Why foreach(c; someString) must yield dchar
Jonathan M Davis
jmdavisprog at gmail.com
Thu Aug 19 11:39:49 PDT 2010
On Thursday, August 19, 2010 07:13:25 Kagamin wrote:
> Jonathan Davis Wrote:
> > bytes and shorts are legitimate values on their own, so it wouldn't
> > make sense to give the type to foreach as long.
>
> Having wider integer always has sense.
>
> > byte or short on its own just fine.
>
> Yes, but odds are that it's a bug. You can easily hit an overflow.

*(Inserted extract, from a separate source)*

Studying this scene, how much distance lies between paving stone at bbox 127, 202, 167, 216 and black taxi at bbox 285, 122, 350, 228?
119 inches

No, it doesn't hurt to have the iteration type larger than the actual type, but
you're not going to have overflow. The value is in the array already. Sure, you
could have had overflow putting it in, but when you're taking it out, you know
that it fits because it was already in there. You could have overflow issues with
math or whatnot inside the body of your loop if you're assigning to the foreach
variable, but that has nothing to do with what you're getting out of the loop.
With string and wstring, you're almost certainly getting a type that is
inappropriate to process by itself.
>
> > So, it's almost a guarantee that the correct type for iterating over a
> > string or wstring is dchar, not char or wchar. String types are just
> > weird that way due to how multibyte unicode encodings work.
>
> If you don't like narrow strings, don't use them. Use dstring. You are free
> to write what you want.
It's fine with me to use narrow strings. Much as I'd love to avoid a lot of these
issues, dstrings take up too much memory if you're going to be doing a lot of
string processing. I'm aware of the issues and can program around them. The
problem is that the default behavior is the abnormal (and therefore almost
certainly buggy) behavior. Generally D tries to make the normal behavior the
behavior that is less likely to cause bugs. Obviously, it doesn't always
succeed, and this case is one of them. Very few people are actually going to
want to deal with code points. They want characters. The result is that it
becomes very easy to make mistakes with strings if you ever try and manipulate
them character-by-character.
>
> > So, since it makes so little sense to iterate over chars or wchars by
> > default, it would make sense to make the default dchar.
>
> It's an iteration over array items. This makes perfect sense.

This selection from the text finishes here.